Coup-de-coeur de Christophe ESNAULT pour Grammaire blanche de Claudine GAETZI
DISSONANCES #35

«  Plissures se faisant se démultipliant ». Rien ici ne se paraphrase, ne se reformule. Stérilité d’esquisser les contours d’un propos qui dévierait tant que la phrase (ou le vers-émotion-sens) deviendrait une grossière copie. « Cousant bord à bord les récits, je m’entends aux cicatrices.  » Cette impression à chaque nouveau fragment d’une avancée dans une exposition, sans sujet ou fil nécessaires. Se perdre, revenir sur ses pas, revoir ou relire sans impression de déjà-vu, dans une primauté originelle, enfantine, sans nulle redite. Le désespoir et la mélancolie n’entrent pas – ou alors lors de mouvements qui à aucun moment ne se figent. Un faux air de tonalité modérée, excessive par sa seule élégance. C’est peut-être cela la rencontre avec l’écriture de Claudine Gaetzi. Toutes ses vies n’entrent pas dans ce livre, on sent bien que les prochains eux aussi seront trop étroits pour ce qui se bouscule, en forêts, en rivières et en lucidité. La pensée et la langue en un même fragment textuel. On pourrait les nommer poésie et littérature ou truite fario insaisissable. Texte-truite que l’on essayerait d’attraper en plongeant ses mains sous les racines de l’Être de son auteur. Entre dansé et densité, avec pour vocable une gastronomie sensorielle et ontologique.

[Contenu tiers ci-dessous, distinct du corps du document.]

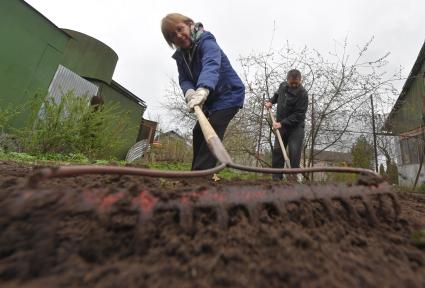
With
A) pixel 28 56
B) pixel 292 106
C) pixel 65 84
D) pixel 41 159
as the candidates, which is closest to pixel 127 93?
pixel 65 84

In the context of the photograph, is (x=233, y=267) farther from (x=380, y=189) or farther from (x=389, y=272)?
(x=380, y=189)

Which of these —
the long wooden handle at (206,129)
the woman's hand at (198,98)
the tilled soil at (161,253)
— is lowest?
the tilled soil at (161,253)

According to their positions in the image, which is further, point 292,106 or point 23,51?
point 23,51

On remplacerait toute question par un Vivre démultiplié par les palettes du vivre. « Aimer ? ». Le deuxième texte du livre, Belles saisons imparfaites, m’évoque un déménagement-fantaisie où l’on demanderait de l’aide aux mots, tous les mots, pour soulever les meubles de cette impatience à vivre ses plus belles vies futures, passées et son, ses maintenant(s).